Format every line of the entries below as a single numbered list, skipping blank lines and leaving out the pictures.

* **ITEMS**:
* * * * *

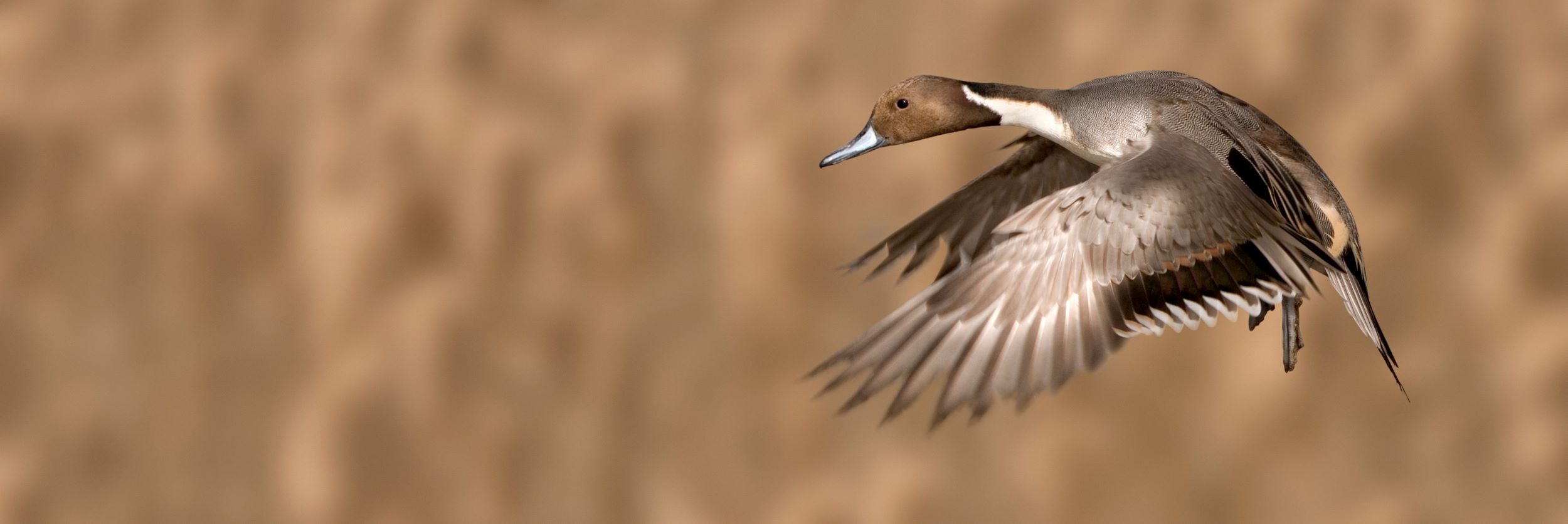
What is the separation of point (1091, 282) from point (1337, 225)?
20 centimetres

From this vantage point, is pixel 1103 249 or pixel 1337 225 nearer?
pixel 1103 249

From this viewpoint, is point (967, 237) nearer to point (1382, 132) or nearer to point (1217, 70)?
point (1217, 70)

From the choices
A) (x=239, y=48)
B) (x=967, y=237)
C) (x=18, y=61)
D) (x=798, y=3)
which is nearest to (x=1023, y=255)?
(x=967, y=237)

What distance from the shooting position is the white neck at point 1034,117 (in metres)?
0.80

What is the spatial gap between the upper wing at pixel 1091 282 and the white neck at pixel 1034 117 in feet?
0.16

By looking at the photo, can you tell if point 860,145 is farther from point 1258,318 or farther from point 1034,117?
point 1258,318

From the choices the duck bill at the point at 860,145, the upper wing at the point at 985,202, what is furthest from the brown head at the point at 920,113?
the upper wing at the point at 985,202

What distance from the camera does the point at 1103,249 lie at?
75 cm

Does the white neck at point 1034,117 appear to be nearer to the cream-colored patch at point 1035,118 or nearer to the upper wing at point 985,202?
the cream-colored patch at point 1035,118

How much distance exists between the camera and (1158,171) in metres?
0.73

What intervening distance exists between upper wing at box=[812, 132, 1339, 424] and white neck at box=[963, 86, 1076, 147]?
0.16 ft

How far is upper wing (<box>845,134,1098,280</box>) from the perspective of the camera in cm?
96

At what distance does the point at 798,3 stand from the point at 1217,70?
0.39 metres

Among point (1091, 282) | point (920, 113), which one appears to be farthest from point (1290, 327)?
point (920, 113)
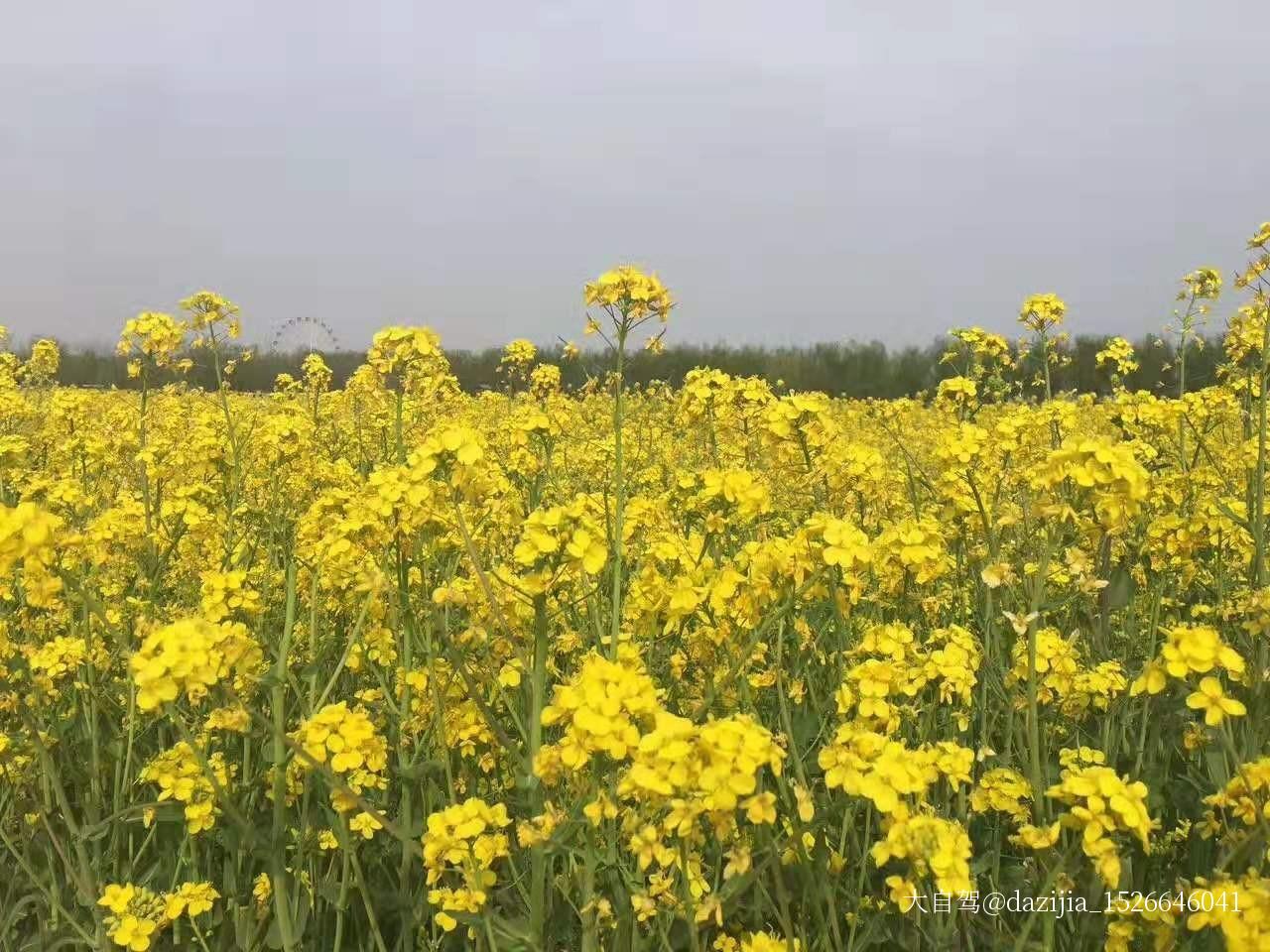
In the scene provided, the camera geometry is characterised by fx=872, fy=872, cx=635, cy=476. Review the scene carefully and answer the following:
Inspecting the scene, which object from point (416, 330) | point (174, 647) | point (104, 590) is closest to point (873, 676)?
point (174, 647)

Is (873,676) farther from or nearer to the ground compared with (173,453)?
nearer to the ground

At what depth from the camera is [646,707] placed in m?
1.54

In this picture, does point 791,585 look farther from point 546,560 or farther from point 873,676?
point 546,560

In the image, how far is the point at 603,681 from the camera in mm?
1603

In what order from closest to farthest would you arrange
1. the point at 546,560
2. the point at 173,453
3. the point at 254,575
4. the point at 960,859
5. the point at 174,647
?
the point at 960,859, the point at 174,647, the point at 546,560, the point at 254,575, the point at 173,453

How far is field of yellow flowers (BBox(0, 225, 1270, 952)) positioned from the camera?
5.36 feet

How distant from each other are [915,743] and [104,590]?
2977mm

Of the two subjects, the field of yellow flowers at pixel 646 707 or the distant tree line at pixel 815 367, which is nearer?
the field of yellow flowers at pixel 646 707

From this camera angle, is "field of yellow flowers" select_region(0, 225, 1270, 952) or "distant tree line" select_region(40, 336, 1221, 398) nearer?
"field of yellow flowers" select_region(0, 225, 1270, 952)

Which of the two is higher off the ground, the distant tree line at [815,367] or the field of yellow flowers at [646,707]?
the distant tree line at [815,367]

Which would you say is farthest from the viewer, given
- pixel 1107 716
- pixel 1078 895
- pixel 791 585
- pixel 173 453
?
pixel 173 453

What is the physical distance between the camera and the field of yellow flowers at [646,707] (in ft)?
5.36

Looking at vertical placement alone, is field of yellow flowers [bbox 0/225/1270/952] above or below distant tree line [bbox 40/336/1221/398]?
below

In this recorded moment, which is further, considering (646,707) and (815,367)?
(815,367)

* * * * *

* **FINAL ANSWER**:
1. What is the separation of point (1091, 282) from point (1337, 225)?
2. 20 centimetres
3. From this vantage point, is pixel 1103 249 or pixel 1337 225 nearer?
4. pixel 1103 249
5. From this viewpoint, is point (967, 237) nearer to point (1382, 132) or nearer to point (1217, 70)?
6. point (1217, 70)
7. From the choices
8. A) (x=239, y=48)
9. B) (x=967, y=237)
10. C) (x=18, y=61)
11. D) (x=798, y=3)
12. which is nearest to (x=1023, y=255)?
13. (x=967, y=237)
14. What distance from the shooting position is the white neck at point 1034,117 (in metres)?
15. 0.80
16. What is the spatial gap between the upper wing at pixel 1091 282 and the white neck at pixel 1034 117 in feet?
17. 0.16
18. By looking at the photo, can you tell if point 860,145 is farther from point 1258,318 or farther from point 1034,117?
19. point 1258,318
20. From the choices the duck bill at the point at 860,145, the upper wing at the point at 985,202, what is furthest from the brown head at the point at 920,113?
21. the upper wing at the point at 985,202
22. What distance from the camera does the point at 1103,249 lie at?
23. 75 cm
24. Does the white neck at point 1034,117 appear to be nearer to the cream-colored patch at point 1035,118 or nearer to the upper wing at point 985,202?
25. the cream-colored patch at point 1035,118
26. How much distance exists between the camera and (1158,171) in metres?
27. 0.73
28. What intervening distance exists between upper wing at box=[812, 132, 1339, 424] and white neck at box=[963, 86, 1076, 147]?
29. 0.16 ft
30. How far is upper wing (<box>845,134,1098,280</box>) from the perspective of the camera in cm?
31. 96
32. At what distance does the point at 798,3 stand from the point at 1217,70?
33. 0.39 metres
34. Among point (1091, 282) | point (920, 113), which one appears to be farthest from point (1290, 327)?
35. point (920, 113)
36. In the scene provided, the camera geometry is characterised by fx=872, fy=872, cx=635, cy=476. Review the scene carefully and answer the following:
37. Inspecting the scene, which object from point (416, 330) | point (174, 647) | point (104, 590) is closest to point (873, 676)?
38. point (174, 647)
39. Is (873,676) farther from or nearer to the ground compared with (173,453)?
40. nearer to the ground
41. At what depth from the camera is [646,707] placed in m?
42. 1.54
43. In this picture, does point 791,585 look farther from point 546,560 or farther from point 873,676?
44. point 546,560
45. In the image, how far is the point at 603,681 from the camera in mm?
46. 1603
47. In what order from closest to farthest would you arrange
48. 1. the point at 546,560
49. 2. the point at 173,453
50. 3. the point at 254,575
51. 4. the point at 960,859
52. 5. the point at 174,647
53. ?
54. the point at 960,859, the point at 174,647, the point at 546,560, the point at 254,575, the point at 173,453
55. How far is field of yellow flowers (BBox(0, 225, 1270, 952)) positioned from the camera?
56. 5.36 feet
57. How distant from each other are [915,743] and [104,590]?
58. 2977mm
59. Of the two subjects, the field of yellow flowers at pixel 646 707 or the distant tree line at pixel 815 367, which is nearer?
60. the field of yellow flowers at pixel 646 707
61. From this camera angle, is "field of yellow flowers" select_region(0, 225, 1270, 952) or "distant tree line" select_region(40, 336, 1221, 398) nearer?
62. "field of yellow flowers" select_region(0, 225, 1270, 952)
63. Which of the two is higher off the ground, the distant tree line at [815,367] or the field of yellow flowers at [646,707]?
64. the distant tree line at [815,367]
65. Which would you say is farthest from the viewer, given
66. - pixel 1107 716
67. - pixel 1078 895
68. - pixel 791 585
69. - pixel 173 453
70. ?
71. pixel 173 453
72. What is the physical distance between the camera and the field of yellow flowers at [646,707] (in ft)?
73. 5.36
74. Looking at vertical placement alone, is field of yellow flowers [bbox 0/225/1270/952] above or below distant tree line [bbox 40/336/1221/398]?
75. below
76. In this recorded moment, which is further, considering (646,707) and (815,367)?
77. (815,367)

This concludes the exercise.